TW/CW: Sexist/Ableist language
Full Name: Ama Rika Branika Arnika Grivillix (Ama's middle names are the feminine forms of the names of her father, grandfather and great-grandfather, the three previous kings of the Grivillix dynasty.) Pronunciation of their name: Ah-muh Ree-kuh Brah-nik-uh Arn-ih-kuh Grih-vihll-ihcks Title: Kir (king), Kistri (princess, former), Kir nor Hol (Sun King), Miss Nickname(s): Ams, Amri ('Little Warrior', family only), Beskri ('Little Dragon/Serpent', family only), Holistri ('Sun Girl', derogatory), Princess, Kistri Sulna ('Crazy/Halfwit Princess', derogatory), Kiristri ('Girl King', derogatory)
Gender: Cis intersex (Congenital adrenal hyperplasia) woman (she/her) Race: Mixed race (Black/Latina/White) Species: Ixen/Dragon hybrid Sexuality: Homoromantic Asexual
Height: 6'2"/187cm Weight: 11st 8lbs/73kg Age: 20
Eye colour(s): Red (true form)/Brown (human form) Contacts?: No Glasses?: No
Face shape: Long, narrow, oval, square chin Describe their eyes: Heavy-lidded, small, narrow, slit pupils, short light eyelashes, bags under eyes Describe their nose: Long, narrow bridge, widens at the bottom, rounded tip Describe their lips: Thin, bottom lip is fuller Ears: Pointed, long, free lobes, pierced
Body build: Tall, thin, narrow shoulders and hips, small breasts, paunchy stomach, long neck, small long hands and feet, long fingers and toes, long trunk, long legs and arms Disabilities: Paralysed right arm (Erb's palsy), autism, clinical depression Extra extremities: Wing nubs, tail, horns, claws, sharp teeth (All inherited from her dragon mother.)
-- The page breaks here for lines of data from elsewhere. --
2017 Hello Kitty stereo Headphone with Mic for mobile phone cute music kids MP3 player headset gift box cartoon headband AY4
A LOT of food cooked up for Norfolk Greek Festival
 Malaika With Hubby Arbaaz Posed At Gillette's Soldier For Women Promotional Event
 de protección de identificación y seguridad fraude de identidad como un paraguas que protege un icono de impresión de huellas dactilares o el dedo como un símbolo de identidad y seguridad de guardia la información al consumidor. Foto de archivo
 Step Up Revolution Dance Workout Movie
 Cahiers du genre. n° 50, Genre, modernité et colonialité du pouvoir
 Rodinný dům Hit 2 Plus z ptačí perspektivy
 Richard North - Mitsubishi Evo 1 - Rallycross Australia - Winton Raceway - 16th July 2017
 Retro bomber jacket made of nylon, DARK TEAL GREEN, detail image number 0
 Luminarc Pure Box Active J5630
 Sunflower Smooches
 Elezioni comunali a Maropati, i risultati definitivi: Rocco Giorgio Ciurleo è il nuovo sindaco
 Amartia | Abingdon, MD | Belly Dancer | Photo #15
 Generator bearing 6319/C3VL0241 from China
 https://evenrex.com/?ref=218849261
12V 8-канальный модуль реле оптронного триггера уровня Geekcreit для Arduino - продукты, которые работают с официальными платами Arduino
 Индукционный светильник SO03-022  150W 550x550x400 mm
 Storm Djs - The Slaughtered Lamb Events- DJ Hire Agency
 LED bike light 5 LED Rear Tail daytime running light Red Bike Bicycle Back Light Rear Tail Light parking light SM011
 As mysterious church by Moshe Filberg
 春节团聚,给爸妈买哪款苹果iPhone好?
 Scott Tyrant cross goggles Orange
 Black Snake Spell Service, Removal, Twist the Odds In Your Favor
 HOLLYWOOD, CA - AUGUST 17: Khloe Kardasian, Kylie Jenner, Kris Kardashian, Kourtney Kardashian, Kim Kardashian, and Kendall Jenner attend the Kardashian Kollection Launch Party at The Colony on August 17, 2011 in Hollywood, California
Hair colour(s): Dark blonde Hair length: Very long Hair style: Shaved, high ponytail
Skin/fur colour(s): Medium yellow brown, gets gradually redder towards the wings and tail Complexion: Tan, dry skin Patterns/designs: None Scars: Acne scars on cheeks Birthmarks: Stork bite birthmark on the back of neck Tattoos: None Piercings: Three in each ear
Personality snapshot: Reserved bookworm with a strong sense of justice Most prominent personality trait: Reserved Best traits of their personality: Curious, analytical, driven, practical, kind, just, imaginative Worst traits of their personality: Quick to anger, obsessive, socially awkward, stubborn, secretive, avoidant
Current faith: The Ixen worship of the Sun King and Moon Queen (It would be weird if she wasn't since she's the reincarnation of the Sun King.) Current superstitions/quirks: TBA
Alignment: Neutral Good
Marital status: Single
Occupation: King of Ixenor, Messiah, Private detective
Good habits: Polite, always helpful, always tidies up Bad habits: Forgets to eat, violent outbursts, doesn't ask for help
Abilities: Fire breath, super strength, shapeshifting Special skills: Diplomacy, analytical skills, proficiency in several musical instruments Hobbies: Reading, watching crime dramas, drinking tea, doing crossword puzzles, going on walks
Random facts:
Ama more than anything wants to learn and explore, because she's been stuck in one place and in a restrictive role for most of her life, making her similar to quite a few Disney protagonists.
Ama's entire race lives in one cave (Ixen are very small, about the size of a small butterfly), so cave sounds are very relaxing to her.
Ama prefers dogs, but she still likes cats.
Ama is incapable of sitting in a normal position, unless someone else is in the room with her.
Ama wears similar clothes all the time because it's easier and she's never had much input in her fashion choices.
Ama's favourite food is mushrooms.
Ama's hair defies gravity because it's stiffer and made of harder material than normal hair. This is a feature of European dragons in their human forms since their dragon forms don't have actual hair to shapeshift.